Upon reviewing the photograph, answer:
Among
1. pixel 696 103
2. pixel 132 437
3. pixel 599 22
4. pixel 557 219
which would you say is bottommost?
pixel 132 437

* [The request]
Copy out the data above word for word, keeping every line as it appears.

* [Correct response]
Upon reviewing the photograph, answer:
Among
1. pixel 696 103
2. pixel 132 437
3. pixel 599 22
4. pixel 557 219
which would you say is bottommost?
pixel 132 437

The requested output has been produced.